Everything from the line with "What distance would" through the last line of the records below should be copied exactly, both ends included.
::: Source data
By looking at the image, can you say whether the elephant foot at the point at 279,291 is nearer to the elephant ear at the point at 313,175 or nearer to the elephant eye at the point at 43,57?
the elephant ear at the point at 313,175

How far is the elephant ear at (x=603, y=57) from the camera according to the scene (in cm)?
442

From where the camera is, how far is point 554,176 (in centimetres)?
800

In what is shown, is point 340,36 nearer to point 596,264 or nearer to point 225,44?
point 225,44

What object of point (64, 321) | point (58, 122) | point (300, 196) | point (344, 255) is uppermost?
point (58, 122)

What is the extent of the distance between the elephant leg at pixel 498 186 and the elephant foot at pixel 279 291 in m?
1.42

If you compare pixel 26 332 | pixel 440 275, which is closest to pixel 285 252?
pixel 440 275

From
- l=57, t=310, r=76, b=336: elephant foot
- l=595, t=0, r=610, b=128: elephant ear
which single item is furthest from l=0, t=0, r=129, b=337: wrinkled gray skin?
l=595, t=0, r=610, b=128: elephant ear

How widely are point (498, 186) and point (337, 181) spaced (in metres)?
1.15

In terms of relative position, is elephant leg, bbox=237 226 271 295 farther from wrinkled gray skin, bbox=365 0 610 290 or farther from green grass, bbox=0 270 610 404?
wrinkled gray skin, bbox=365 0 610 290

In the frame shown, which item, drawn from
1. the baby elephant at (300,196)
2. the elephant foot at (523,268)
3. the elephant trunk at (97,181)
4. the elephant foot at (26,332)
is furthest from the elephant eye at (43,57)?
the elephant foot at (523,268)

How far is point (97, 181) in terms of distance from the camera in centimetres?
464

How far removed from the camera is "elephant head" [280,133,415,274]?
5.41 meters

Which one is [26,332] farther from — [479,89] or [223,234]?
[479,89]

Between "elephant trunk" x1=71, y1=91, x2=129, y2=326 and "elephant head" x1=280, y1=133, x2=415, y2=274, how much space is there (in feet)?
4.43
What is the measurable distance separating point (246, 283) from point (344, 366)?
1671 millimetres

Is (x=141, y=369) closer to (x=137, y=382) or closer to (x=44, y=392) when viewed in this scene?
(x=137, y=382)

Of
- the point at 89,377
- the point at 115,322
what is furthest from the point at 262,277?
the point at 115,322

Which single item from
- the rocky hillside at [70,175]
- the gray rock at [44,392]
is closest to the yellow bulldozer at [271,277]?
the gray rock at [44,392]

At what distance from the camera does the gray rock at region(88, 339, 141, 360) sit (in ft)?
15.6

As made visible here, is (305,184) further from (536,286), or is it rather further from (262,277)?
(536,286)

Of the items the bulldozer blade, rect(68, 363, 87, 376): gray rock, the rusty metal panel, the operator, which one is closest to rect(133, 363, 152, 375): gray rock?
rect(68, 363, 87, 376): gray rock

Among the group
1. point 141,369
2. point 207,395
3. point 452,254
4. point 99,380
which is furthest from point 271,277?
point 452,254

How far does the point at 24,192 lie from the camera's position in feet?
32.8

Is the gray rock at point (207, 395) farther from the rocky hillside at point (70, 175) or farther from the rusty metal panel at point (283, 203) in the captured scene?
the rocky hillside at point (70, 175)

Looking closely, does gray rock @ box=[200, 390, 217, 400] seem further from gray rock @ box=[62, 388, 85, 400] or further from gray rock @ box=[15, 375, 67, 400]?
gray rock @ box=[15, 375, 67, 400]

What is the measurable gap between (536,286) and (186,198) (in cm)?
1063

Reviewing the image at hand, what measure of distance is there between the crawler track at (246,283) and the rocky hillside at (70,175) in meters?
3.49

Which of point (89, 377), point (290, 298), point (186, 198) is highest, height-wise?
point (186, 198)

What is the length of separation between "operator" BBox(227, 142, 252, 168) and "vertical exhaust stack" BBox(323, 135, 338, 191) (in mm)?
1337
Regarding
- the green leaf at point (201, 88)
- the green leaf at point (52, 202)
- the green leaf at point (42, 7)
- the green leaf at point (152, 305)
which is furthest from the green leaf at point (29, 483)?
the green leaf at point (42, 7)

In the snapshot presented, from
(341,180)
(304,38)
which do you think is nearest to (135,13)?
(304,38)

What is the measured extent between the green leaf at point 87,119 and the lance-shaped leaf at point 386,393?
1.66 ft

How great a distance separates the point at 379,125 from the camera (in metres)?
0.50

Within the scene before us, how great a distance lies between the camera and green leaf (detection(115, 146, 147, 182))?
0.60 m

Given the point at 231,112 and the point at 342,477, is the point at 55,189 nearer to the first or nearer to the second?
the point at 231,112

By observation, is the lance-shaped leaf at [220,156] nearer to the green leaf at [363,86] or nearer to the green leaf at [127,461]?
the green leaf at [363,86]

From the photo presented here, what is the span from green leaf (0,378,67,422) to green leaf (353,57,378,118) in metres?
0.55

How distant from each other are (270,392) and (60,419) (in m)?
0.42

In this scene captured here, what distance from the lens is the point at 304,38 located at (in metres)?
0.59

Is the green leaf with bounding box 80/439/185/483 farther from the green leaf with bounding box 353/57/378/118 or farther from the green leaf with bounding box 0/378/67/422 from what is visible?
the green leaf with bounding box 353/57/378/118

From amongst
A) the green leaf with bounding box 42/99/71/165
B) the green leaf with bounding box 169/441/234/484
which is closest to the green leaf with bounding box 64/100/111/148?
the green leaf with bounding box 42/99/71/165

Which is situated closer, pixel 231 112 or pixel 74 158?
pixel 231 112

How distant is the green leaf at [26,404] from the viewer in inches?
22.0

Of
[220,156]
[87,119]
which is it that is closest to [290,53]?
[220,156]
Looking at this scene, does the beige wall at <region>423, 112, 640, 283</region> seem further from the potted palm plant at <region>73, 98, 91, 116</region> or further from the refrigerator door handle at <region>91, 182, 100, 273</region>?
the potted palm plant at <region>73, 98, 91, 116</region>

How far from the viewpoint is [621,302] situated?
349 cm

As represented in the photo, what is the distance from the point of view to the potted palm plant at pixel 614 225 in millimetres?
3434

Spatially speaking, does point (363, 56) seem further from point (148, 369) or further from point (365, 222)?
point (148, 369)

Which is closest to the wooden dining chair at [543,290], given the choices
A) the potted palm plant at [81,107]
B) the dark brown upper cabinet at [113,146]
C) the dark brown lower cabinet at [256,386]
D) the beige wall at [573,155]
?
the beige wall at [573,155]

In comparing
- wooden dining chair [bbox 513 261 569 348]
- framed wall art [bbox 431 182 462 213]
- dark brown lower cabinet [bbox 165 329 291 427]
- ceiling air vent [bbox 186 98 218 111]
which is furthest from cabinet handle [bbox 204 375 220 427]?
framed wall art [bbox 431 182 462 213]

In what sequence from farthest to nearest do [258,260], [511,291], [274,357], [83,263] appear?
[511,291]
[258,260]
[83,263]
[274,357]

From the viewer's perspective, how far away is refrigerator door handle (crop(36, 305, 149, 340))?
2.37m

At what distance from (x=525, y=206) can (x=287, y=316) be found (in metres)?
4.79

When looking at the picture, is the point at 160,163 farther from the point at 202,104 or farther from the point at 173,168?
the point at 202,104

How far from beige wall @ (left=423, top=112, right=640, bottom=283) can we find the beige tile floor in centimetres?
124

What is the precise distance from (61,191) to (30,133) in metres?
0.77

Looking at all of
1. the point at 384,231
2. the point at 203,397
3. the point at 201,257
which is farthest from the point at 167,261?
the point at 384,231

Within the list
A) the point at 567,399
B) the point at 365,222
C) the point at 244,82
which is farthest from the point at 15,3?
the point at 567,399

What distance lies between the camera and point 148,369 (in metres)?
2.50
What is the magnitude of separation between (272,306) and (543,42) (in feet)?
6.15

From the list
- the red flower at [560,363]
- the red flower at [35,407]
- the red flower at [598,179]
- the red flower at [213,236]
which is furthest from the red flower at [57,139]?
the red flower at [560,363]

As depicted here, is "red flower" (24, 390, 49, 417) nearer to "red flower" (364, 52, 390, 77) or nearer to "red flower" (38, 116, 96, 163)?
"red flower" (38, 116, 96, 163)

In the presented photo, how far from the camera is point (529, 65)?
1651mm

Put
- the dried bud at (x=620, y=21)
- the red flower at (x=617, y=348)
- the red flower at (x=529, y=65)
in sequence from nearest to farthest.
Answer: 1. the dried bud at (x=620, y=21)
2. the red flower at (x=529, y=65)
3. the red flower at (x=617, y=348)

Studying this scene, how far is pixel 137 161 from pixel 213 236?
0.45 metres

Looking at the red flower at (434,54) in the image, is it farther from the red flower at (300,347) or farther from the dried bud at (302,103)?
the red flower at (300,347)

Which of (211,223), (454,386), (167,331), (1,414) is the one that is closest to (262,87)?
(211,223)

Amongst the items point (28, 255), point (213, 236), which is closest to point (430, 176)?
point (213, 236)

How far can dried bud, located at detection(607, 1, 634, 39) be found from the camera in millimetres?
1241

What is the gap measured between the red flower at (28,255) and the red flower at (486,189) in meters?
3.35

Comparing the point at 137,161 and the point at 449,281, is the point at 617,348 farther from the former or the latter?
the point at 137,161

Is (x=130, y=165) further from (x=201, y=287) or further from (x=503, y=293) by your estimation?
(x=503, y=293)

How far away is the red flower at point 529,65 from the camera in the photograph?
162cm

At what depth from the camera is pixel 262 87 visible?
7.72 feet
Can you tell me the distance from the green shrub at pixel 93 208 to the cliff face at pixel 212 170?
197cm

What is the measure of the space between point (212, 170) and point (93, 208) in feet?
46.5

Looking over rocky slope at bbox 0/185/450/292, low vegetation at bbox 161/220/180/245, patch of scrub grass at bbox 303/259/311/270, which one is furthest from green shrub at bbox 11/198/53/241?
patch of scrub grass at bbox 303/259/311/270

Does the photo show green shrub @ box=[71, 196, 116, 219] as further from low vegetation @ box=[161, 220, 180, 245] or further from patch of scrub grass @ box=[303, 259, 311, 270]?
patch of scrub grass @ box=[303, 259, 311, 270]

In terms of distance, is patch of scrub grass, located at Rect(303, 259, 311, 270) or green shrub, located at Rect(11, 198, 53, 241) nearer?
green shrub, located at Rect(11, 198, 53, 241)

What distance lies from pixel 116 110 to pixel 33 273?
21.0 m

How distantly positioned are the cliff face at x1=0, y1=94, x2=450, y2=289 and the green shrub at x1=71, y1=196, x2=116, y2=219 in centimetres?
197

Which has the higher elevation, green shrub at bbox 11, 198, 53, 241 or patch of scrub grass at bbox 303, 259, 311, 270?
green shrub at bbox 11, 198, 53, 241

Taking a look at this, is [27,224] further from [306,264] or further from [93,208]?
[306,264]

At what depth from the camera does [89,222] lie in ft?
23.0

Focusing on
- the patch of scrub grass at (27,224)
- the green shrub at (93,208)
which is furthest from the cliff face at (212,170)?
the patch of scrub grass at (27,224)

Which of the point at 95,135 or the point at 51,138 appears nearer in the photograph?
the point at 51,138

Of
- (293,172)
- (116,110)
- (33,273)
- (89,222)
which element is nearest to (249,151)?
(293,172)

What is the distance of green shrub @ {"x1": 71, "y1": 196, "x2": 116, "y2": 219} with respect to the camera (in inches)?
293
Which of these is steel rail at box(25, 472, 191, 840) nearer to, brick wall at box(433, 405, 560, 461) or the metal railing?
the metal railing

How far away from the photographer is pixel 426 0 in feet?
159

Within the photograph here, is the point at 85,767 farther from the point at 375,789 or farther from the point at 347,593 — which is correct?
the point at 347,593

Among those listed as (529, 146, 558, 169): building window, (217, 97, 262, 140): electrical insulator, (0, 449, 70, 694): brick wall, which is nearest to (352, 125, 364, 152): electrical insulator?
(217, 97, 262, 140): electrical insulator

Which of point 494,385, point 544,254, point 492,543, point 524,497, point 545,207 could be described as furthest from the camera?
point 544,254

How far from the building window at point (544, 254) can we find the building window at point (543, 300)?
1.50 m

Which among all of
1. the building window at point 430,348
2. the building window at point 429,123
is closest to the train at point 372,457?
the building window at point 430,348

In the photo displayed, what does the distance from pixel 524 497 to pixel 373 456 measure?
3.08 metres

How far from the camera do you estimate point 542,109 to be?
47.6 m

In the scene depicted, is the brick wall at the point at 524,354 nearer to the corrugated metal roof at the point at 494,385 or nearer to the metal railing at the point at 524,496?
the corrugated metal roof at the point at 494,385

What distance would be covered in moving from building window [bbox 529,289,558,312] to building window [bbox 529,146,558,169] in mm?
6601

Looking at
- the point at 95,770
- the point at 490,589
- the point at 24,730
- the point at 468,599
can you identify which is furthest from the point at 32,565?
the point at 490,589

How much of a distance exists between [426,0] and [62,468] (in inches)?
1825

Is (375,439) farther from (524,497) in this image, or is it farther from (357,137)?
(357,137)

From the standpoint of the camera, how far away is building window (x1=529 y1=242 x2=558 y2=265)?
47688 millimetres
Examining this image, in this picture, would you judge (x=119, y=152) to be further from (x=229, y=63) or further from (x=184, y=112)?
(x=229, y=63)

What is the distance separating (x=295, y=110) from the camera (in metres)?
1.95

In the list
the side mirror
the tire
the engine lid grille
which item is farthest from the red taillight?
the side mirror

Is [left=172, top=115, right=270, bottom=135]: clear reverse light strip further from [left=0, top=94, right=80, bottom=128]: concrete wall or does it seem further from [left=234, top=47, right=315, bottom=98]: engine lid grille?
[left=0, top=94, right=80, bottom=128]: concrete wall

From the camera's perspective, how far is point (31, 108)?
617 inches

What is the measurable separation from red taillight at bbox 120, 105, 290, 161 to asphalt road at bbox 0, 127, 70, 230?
::::::
- [Answer in full]:
What distance would be covered in moving from building window [bbox 529,289,558,312] to building window [bbox 529,146,558,169] in mm?
6601

Looking at
- the point at 95,770
- the point at 490,589
- the point at 24,730
- the point at 468,599
can you identify which is furthest from the point at 32,565?
the point at 490,589

How much of a distance exists between [426,0] and [62,468] (in inches)?
1825

Is (375,439) farther from (524,497) in this image, or is it farther from (357,137)?
(357,137)

From the standpoint of the camera, how far away is building window (x1=529 y1=242 x2=558 y2=265)?
47688 millimetres
Examining this image, in this picture, would you judge (x=119, y=152) to be further from (x=229, y=63) or further from (x=184, y=112)?
(x=229, y=63)

What is the distance separating (x=295, y=110) from the camera (in metres)?
1.95

In the list
the side mirror
the tire
the engine lid grille
which item is farthest from the red taillight?
the side mirror

Is [left=172, top=115, right=270, bottom=135]: clear reverse light strip further from [left=0, top=94, right=80, bottom=128]: concrete wall or does it seem further from [left=234, top=47, right=315, bottom=98]: engine lid grille?
[left=0, top=94, right=80, bottom=128]: concrete wall

From the camera's perspective, how far is point (31, 108)?
617 inches

What is the measurable separation from red taillight at bbox 120, 105, 290, 161 to asphalt road at bbox 0, 127, 70, 230?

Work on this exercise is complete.